A key point she raised is that agentic AI is not just another automation tool or a smarter chatbot. The technology is designed to act autonomously, managing complex tasks, making real-time decisions, and even anticipating problems before they escalate. For industrial companies, where uptime, efficiency, and safety are paramount, this level of autonomy has the potential to be game-changing.
See also: Agentic AI in Industry: The Technologies That Will Deliver Results
Why Many Projects Falter
Verma noted that the biggest mistake companies make is assuming agentic AI can be “plugged in” anywhere. “Too often, we see projects launched without a clear understanding of whether the technology fits the problem,” she said. “The result? Costly pilots that turn out to be little more than conversational interfaces bolted onto legacy workflows.”
Furthermore, she noted that integration challenges are another culprit. In industrial organizations, data often resides in silos, such as ERP systems, asset management tools, and maintenance logs, which do not communicate seamlessly. Deploying agentic AI in such environments requires rethinking processes. Without that preparation, costs balloon, timelines slip, and executives lose faith.
For structured, repetitive workflows, such as inventory reconciliation or basic report generation, traditional automation or machine learning may deliver equal or better ROI at a far lower cost.
One way to scale agentic AI and deliver value is to look for the right use cases. The technology should be reserved for problems where autonomy adds measurable value. As such, she noted that Gartner identifies three ideal scenarios:
1) Complex, dynamic environments, like supply chain optimization or predictive maintenance, where the system must continuously adapt to new data.
2) Multi-step, multi-agent collaboration, such as coordinating cross-departmental production schedules or managing quality incidents that span functions.
3) High-value, low-frequency decisions, for example, equipment replacement planning or safety-critical interventions, where decision accuracy and speed are crucial.
Making the Agentic AI Business Case
Verma’s article outlines a framework for making agentic AI investments yield a return. She suggests the steps to take include:
- Develop a strategic roadmap: Tie every AI initiative to tangible business outcomes, such as reduced downtime, faster decision-making cycles, or higher throughput.
- Embrace composite AI: Combine agentic systems with traditional automation and analytics for more resilient, transparent outcomes.
- Run a cost-benefit analysis: Evaluate not just implementation costs but integration, maintenance, and organizational change.
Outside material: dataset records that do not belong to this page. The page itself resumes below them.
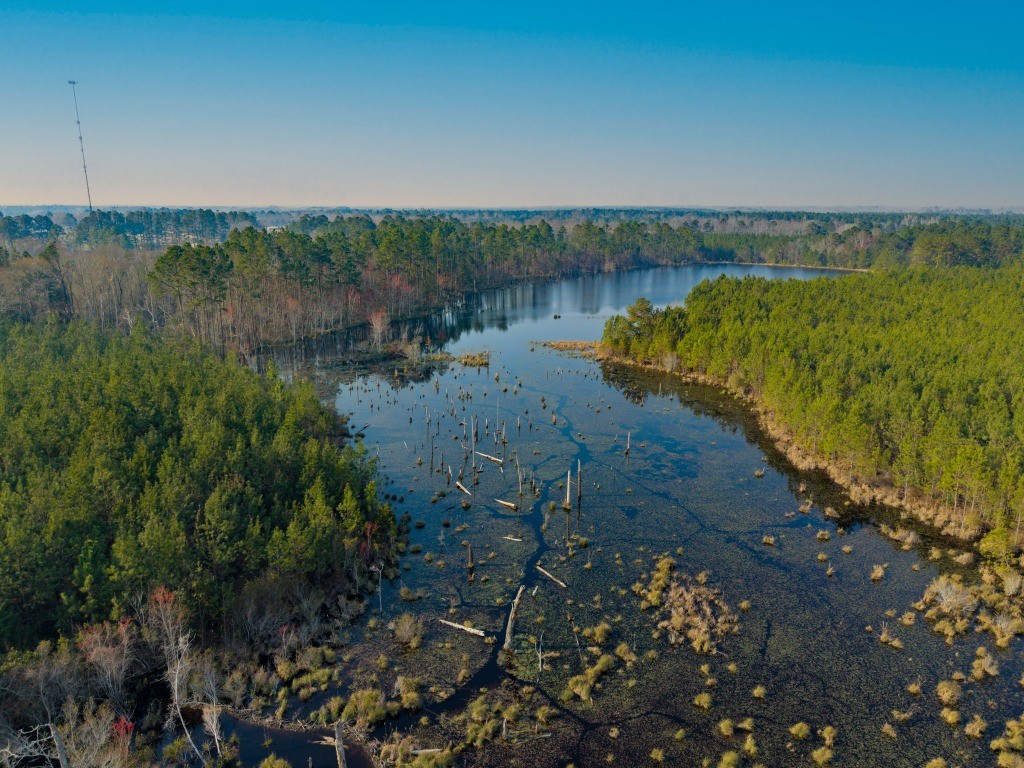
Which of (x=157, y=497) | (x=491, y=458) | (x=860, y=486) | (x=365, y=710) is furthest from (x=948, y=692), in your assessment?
(x=157, y=497)

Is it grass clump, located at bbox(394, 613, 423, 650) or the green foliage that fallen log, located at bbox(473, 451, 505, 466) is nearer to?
the green foliage

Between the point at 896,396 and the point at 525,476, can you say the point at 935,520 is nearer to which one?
the point at 896,396

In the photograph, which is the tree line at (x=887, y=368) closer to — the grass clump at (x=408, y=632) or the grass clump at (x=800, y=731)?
the grass clump at (x=800, y=731)

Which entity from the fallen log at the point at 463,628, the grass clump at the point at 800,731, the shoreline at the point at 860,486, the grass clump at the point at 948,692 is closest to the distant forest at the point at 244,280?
the shoreline at the point at 860,486

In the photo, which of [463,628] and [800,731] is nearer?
[800,731]

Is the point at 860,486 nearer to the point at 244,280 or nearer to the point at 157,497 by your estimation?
the point at 157,497

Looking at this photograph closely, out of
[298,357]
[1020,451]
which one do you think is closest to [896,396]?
[1020,451]

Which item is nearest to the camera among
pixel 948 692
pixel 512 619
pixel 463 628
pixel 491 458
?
pixel 948 692
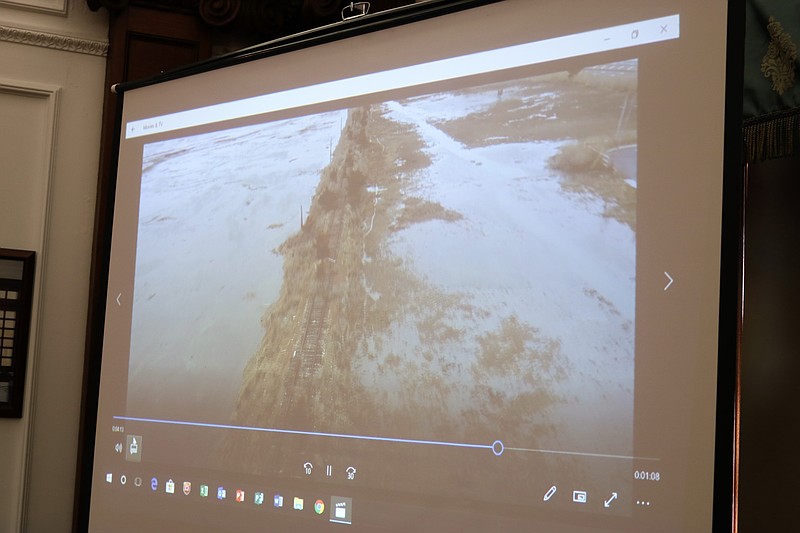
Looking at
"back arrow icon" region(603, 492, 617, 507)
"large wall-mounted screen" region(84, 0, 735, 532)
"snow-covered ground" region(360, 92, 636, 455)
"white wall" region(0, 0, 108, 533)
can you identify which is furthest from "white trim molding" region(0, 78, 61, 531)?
"back arrow icon" region(603, 492, 617, 507)

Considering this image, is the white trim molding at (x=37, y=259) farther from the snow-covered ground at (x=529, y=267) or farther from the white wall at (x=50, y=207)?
the snow-covered ground at (x=529, y=267)

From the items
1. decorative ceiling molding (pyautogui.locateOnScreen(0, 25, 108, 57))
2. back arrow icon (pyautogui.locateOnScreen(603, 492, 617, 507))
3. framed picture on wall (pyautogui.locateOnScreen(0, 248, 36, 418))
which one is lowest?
back arrow icon (pyautogui.locateOnScreen(603, 492, 617, 507))

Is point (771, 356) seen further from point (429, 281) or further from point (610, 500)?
point (429, 281)

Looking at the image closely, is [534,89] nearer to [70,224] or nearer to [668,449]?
[668,449]

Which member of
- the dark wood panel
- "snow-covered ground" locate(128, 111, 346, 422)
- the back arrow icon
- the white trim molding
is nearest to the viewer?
the back arrow icon

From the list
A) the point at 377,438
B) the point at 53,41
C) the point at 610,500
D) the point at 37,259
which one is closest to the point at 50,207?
the point at 37,259

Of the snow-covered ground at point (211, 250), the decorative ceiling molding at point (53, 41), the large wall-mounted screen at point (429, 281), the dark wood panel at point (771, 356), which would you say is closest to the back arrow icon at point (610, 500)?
the large wall-mounted screen at point (429, 281)

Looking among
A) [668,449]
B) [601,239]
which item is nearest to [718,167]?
[601,239]

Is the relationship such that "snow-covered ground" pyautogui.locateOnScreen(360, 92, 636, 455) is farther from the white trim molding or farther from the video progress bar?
the white trim molding
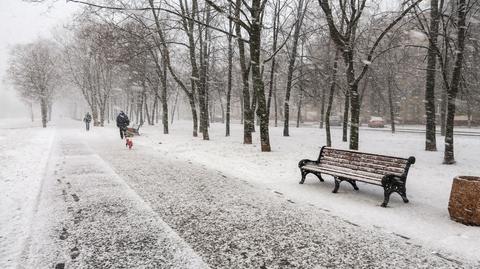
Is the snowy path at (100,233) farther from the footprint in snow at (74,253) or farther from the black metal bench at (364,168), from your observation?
the black metal bench at (364,168)

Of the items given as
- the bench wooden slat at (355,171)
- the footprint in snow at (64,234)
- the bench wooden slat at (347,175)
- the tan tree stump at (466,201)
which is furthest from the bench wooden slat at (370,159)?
the footprint in snow at (64,234)

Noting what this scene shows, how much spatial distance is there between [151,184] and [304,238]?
4.86m

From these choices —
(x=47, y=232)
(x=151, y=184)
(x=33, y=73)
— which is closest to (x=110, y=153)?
(x=151, y=184)

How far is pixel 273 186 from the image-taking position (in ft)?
27.0

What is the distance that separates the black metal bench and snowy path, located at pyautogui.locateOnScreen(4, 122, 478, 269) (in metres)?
1.29

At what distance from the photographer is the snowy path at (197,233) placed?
162 inches

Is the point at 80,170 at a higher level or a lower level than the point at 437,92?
lower

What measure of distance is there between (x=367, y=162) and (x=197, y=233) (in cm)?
442

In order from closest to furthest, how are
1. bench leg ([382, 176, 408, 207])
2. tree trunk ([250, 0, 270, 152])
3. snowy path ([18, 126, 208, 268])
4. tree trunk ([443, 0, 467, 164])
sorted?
snowy path ([18, 126, 208, 268]) < bench leg ([382, 176, 408, 207]) < tree trunk ([443, 0, 467, 164]) < tree trunk ([250, 0, 270, 152])

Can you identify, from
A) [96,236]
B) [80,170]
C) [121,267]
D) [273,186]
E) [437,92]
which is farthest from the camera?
[437,92]

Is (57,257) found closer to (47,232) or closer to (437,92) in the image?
(47,232)

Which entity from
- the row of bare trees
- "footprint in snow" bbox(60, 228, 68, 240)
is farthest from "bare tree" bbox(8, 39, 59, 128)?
"footprint in snow" bbox(60, 228, 68, 240)

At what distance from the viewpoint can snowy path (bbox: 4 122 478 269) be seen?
13.5ft

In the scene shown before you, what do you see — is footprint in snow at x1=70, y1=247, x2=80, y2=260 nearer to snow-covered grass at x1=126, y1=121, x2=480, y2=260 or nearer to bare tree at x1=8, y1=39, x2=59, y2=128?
snow-covered grass at x1=126, y1=121, x2=480, y2=260
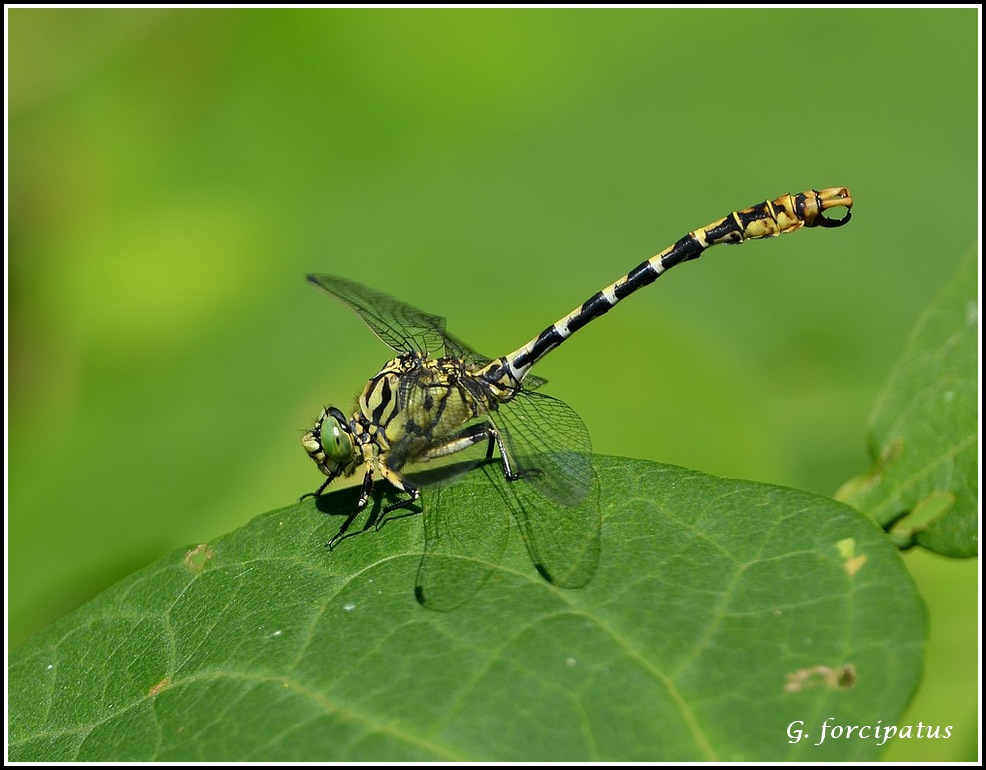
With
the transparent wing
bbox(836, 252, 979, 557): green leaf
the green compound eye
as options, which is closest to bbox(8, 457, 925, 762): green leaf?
the transparent wing

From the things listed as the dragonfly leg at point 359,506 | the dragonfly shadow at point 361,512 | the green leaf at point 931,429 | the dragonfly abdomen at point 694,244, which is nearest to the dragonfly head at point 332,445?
the dragonfly leg at point 359,506

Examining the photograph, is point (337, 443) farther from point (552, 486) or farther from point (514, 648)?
point (514, 648)

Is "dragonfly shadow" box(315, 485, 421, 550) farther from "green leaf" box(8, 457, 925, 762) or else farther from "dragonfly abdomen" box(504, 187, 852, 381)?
"dragonfly abdomen" box(504, 187, 852, 381)

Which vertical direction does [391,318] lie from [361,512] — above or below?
above

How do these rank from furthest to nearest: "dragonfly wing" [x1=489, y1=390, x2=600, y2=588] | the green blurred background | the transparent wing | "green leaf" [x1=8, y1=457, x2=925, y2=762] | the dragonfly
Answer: the green blurred background → the transparent wing → the dragonfly → "dragonfly wing" [x1=489, y1=390, x2=600, y2=588] → "green leaf" [x1=8, y1=457, x2=925, y2=762]

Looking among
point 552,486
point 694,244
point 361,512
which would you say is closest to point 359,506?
point 361,512

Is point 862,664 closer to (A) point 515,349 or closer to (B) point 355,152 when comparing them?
(A) point 515,349

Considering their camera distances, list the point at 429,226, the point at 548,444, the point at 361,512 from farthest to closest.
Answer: the point at 429,226 → the point at 548,444 → the point at 361,512
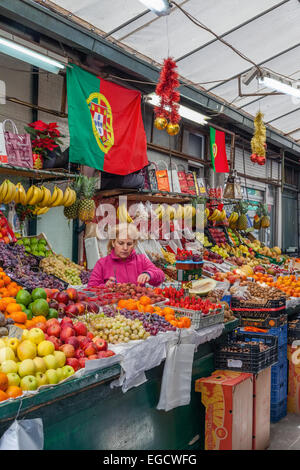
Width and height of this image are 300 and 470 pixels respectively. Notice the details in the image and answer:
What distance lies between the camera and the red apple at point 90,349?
9.14 feet

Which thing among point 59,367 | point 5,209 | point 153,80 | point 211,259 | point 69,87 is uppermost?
point 153,80

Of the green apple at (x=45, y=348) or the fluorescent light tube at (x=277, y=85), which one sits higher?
the fluorescent light tube at (x=277, y=85)

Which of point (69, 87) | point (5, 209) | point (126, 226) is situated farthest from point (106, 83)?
point (126, 226)

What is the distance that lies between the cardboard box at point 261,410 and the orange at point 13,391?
231cm

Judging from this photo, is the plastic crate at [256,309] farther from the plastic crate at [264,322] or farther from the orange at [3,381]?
the orange at [3,381]

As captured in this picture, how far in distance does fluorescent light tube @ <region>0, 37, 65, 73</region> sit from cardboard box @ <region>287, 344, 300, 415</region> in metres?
4.58

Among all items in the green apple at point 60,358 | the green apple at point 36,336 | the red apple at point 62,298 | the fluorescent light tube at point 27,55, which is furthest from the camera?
the fluorescent light tube at point 27,55

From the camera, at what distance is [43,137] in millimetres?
5996

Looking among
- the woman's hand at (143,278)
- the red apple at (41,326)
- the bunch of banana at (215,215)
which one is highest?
the bunch of banana at (215,215)

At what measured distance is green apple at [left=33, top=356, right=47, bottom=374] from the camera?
245cm

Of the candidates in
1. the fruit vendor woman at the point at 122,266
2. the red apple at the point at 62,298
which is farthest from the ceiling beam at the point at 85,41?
the red apple at the point at 62,298
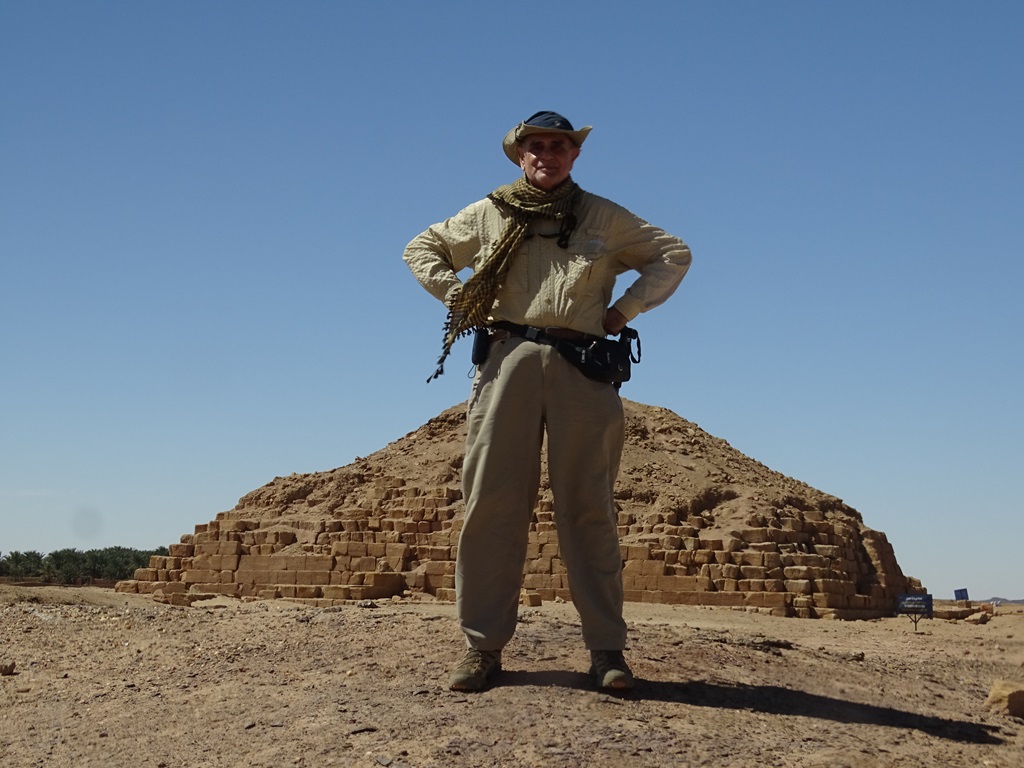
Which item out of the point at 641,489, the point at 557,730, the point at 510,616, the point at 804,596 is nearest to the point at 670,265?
the point at 510,616

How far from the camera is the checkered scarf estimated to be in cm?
510

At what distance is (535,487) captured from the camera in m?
5.04

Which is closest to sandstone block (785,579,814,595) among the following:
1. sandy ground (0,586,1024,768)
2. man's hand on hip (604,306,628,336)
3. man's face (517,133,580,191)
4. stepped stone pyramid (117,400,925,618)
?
stepped stone pyramid (117,400,925,618)

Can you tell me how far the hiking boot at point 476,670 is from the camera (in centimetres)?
475

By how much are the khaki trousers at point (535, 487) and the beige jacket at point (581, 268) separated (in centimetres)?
20

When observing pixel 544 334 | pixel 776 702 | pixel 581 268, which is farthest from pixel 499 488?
pixel 776 702

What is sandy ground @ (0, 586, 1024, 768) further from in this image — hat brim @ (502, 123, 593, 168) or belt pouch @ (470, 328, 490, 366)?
hat brim @ (502, 123, 593, 168)

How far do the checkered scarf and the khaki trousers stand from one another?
9.2 inches

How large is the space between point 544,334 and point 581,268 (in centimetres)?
33

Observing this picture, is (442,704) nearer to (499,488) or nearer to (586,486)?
(499,488)

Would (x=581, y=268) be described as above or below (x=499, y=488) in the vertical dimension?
above

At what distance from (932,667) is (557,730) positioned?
4125mm

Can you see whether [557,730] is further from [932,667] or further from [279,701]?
[932,667]

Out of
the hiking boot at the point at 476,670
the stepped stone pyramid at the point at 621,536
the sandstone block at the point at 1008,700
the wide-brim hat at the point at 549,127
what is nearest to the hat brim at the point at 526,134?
the wide-brim hat at the point at 549,127
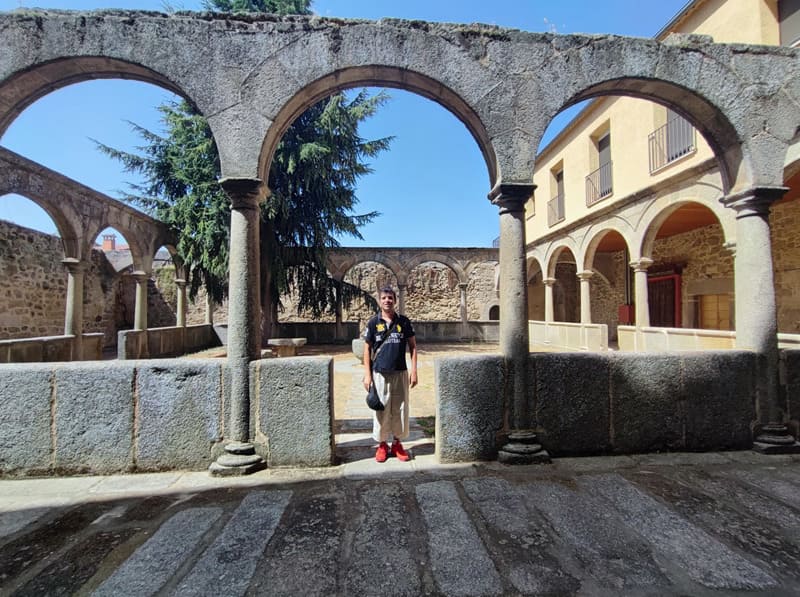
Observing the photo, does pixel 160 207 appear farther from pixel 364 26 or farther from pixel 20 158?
pixel 364 26

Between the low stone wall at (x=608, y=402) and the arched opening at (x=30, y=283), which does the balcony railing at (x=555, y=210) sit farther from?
the arched opening at (x=30, y=283)

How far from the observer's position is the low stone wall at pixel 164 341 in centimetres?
837

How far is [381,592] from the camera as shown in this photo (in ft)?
5.42

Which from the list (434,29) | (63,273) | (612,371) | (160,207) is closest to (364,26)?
(434,29)

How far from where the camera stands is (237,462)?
2.87 m

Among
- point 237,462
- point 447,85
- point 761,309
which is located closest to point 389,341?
point 237,462

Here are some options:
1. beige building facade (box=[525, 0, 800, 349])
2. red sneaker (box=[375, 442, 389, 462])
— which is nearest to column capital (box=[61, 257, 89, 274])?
red sneaker (box=[375, 442, 389, 462])

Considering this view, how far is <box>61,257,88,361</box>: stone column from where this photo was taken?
7.41 m

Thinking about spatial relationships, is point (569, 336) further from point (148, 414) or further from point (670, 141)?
point (148, 414)

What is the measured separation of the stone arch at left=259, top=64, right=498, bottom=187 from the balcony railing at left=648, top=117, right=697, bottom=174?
7.17m

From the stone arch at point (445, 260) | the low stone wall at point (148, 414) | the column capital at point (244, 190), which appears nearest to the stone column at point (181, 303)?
the stone arch at point (445, 260)

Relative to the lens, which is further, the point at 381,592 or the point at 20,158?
the point at 20,158

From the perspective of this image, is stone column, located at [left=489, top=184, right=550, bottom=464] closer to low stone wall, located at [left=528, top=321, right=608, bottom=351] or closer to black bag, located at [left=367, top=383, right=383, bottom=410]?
black bag, located at [left=367, top=383, right=383, bottom=410]

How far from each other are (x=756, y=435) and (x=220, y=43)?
5.89 m
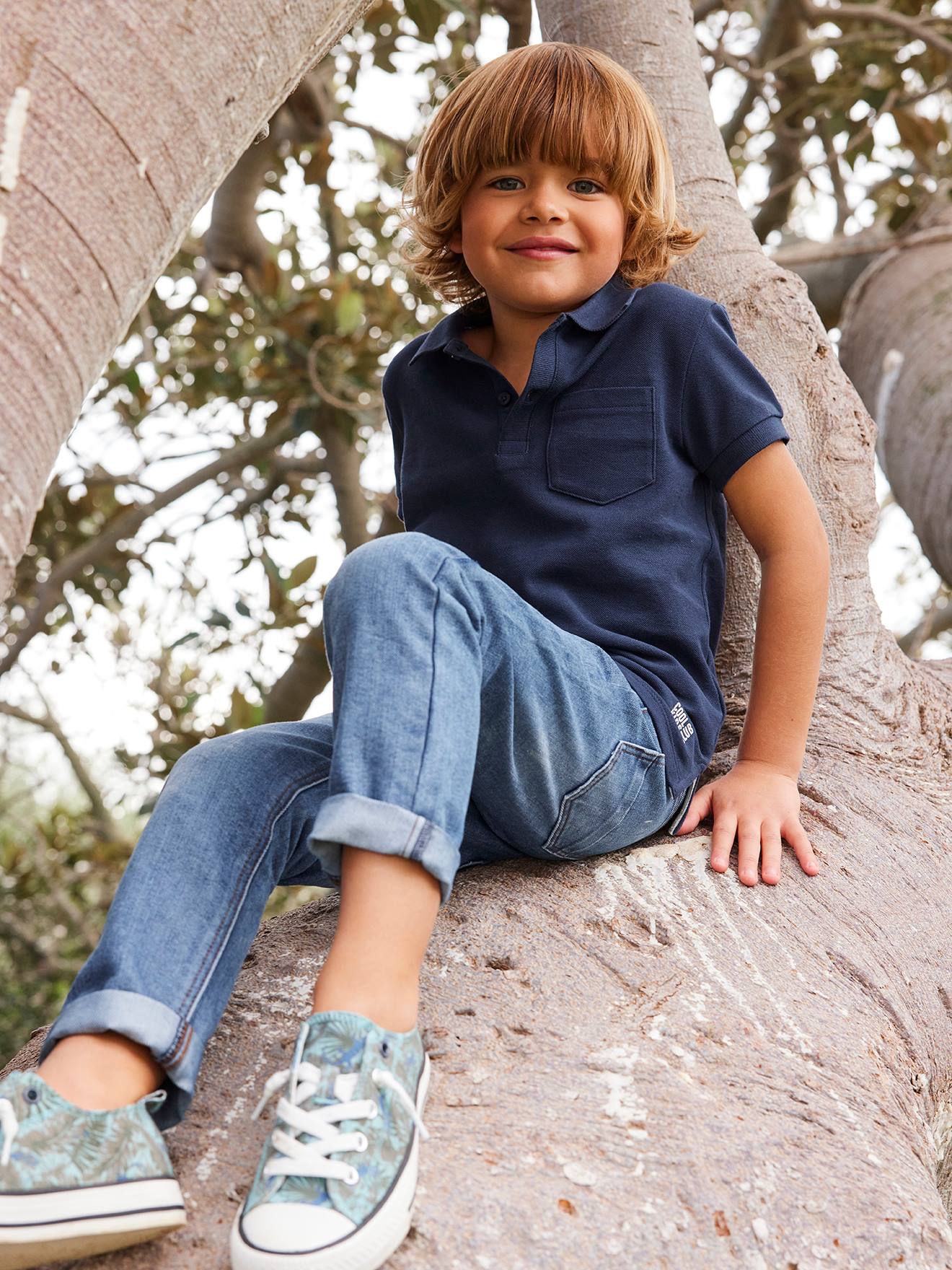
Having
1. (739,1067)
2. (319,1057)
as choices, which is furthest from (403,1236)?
(739,1067)

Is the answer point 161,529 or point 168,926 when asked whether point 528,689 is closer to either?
point 168,926

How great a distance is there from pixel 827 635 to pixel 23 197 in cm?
143

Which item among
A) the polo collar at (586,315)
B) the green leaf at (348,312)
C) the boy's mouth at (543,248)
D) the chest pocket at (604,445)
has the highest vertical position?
the boy's mouth at (543,248)

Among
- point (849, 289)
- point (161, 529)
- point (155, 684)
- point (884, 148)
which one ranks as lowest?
point (155, 684)

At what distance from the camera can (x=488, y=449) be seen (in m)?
1.65

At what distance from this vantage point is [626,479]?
1.59 metres

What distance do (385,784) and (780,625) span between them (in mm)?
721

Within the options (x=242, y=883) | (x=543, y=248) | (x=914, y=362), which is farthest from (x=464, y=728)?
(x=914, y=362)

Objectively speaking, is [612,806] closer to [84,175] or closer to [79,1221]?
[79,1221]

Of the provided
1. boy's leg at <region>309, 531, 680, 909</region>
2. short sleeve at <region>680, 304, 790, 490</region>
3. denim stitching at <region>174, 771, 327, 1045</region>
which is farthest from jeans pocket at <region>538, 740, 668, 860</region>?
short sleeve at <region>680, 304, 790, 490</region>

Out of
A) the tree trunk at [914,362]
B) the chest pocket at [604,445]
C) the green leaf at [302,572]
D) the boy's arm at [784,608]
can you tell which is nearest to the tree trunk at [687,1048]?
the boy's arm at [784,608]

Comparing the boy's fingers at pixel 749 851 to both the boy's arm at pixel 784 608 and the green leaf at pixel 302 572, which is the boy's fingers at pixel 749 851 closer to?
the boy's arm at pixel 784 608

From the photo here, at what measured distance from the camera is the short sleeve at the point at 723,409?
1.57 metres

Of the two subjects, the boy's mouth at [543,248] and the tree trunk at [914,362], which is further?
the tree trunk at [914,362]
- Assess readiness: Ensure we have AI-quality data, mature workflows, and strong governance controls.
- Focus on enterprise impact: The real value of agentic AI lies in orchestrating work across silos, not just improving the efficiency of one team.
A Final Word
Agentic AI can redefine industrial operations by doing everything from optimizing energy use to preventing equipment failures. But that is only if it is deployed with discipline. As the article concludes, the winners won’t be those who chase the latest AI trend, but those who integrate it strategically, measure ROI relentlessly, and keep human expertise in the loop.